Just checked an article I wrote for GUNS magazine last year on using .22 centerfires for big game. I researched the rules in all 50 states, and they're legal in over 2/3, and legal for some kinds of big game in several of others.
As I noted in the article, quite a few hunters (usually older) have an immediate gut reaction against hunting deer with "twenty-twos," probably due to .22 rimfires. The same hunters are usually fine with using 6mm's, though sometimes (because they're old enough to remember the day before 6mm's) desire a minimum of .25 caliber. Guess what? The difference in diameter between a .224 bullet and 6mm or .25 is about the thickness of human fingernails, though of course depending on individual nails.
I'm "older" and my gut reaction is "why do you need something as big as a 6mm?"
You need a 6mm 'cause of numerology. Small numbers mean power, and you cannot argue with St. Augustine of Hippo - first, he's a saint, and second, he's dead.
I could never trust using a 223 for deer, but a 6mm/223 is different. The 6mm/223 is smaller, but it's a vastly superior cartridge. I can prove it using math and numericals in numerology..
223 - 2+2+3 = 7 6/223 - 6+2+2+3 = 13 - 1+3 = 4 (4 is smaller than 7)
From this, we see that a 223 is a 7. The 6mm/223 is a 4.
Saint Augustine might argue that you got lucky, being able to take those animals. 7 is a lucky number after all.
Mathematically speaking, the proof is right in front of you. Perhaps that is the reason why Americans don't like metricals, but you cannot deny science!
As I noted in the article, quite a few hunters (usually older) have an immediate gut reaction against hunting deer with "twenty-twos," probably due to .22 rimfires.
More likely because they read over and over again in gun/hunting magazines how .22 centerfires were woefully inadequate and should never be used on deer.
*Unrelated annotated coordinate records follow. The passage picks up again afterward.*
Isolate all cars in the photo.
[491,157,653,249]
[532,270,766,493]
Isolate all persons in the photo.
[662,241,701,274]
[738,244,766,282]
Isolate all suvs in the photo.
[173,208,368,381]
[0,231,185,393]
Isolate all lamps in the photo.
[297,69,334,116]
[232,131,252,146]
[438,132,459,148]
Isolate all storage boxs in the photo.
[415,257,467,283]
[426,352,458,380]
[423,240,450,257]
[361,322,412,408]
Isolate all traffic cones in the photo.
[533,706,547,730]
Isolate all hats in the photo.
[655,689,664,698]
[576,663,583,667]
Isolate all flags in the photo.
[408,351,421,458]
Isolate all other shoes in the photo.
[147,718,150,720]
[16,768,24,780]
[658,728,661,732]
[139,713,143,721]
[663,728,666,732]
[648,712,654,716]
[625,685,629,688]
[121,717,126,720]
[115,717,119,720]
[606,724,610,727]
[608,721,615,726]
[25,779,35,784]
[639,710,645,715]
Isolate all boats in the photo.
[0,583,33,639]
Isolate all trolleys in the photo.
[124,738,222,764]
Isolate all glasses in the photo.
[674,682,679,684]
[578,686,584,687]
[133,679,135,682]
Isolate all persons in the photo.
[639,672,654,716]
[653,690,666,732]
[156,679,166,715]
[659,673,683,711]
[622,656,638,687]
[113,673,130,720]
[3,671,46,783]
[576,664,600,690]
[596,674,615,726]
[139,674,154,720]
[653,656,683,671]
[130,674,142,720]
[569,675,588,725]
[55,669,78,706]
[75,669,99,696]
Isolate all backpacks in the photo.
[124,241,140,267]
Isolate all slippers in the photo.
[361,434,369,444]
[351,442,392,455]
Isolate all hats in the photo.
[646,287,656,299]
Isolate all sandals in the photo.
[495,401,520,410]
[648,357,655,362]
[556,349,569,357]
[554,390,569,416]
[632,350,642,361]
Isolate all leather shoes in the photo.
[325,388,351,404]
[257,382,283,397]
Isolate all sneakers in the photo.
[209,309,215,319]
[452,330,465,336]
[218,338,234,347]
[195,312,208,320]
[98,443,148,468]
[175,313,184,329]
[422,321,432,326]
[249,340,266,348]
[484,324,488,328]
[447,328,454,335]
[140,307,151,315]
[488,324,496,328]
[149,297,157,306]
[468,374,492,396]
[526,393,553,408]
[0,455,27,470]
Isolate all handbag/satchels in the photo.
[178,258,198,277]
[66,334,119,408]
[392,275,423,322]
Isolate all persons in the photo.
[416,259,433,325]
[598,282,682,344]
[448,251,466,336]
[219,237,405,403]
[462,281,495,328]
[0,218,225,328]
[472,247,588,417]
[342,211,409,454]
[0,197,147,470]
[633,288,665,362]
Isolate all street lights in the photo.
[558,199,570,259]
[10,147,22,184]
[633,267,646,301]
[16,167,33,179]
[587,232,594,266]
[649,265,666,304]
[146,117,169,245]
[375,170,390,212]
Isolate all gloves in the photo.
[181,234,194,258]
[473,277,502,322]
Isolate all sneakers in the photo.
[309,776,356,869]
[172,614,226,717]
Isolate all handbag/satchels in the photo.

I remember reading that many times in gun/hunting rags in articles written by many different gun writers. It wasn't until relatively recently that some writers changed their tune and started writing articles about using .22 centerfires on deer. Mostly none did until the introduction of .22 caliber "big game" bullets like the Nosler partition and Barnes x.
I know a couple of young Alaskans who've taken plenty of big game, including moose and grizzly, with their .223's. They're kind of puzzled when people say it isn't enough.
^this I remember watching one of the Alaska shows on discovery. They had a bear coming in at night eating their salmon. They caught the bear in the act, couple shots from an AR (only assume it was 223 or 556) and it was over with!
All of them do something better than the 30-06, but none of them do everything as well.
Steve, the 6/223 would equal 6 / 2+2+3 which would equal 6 / 7, which is about .85 dumbass.
Wayyyy smaller than 7. Do you know anything about rifles?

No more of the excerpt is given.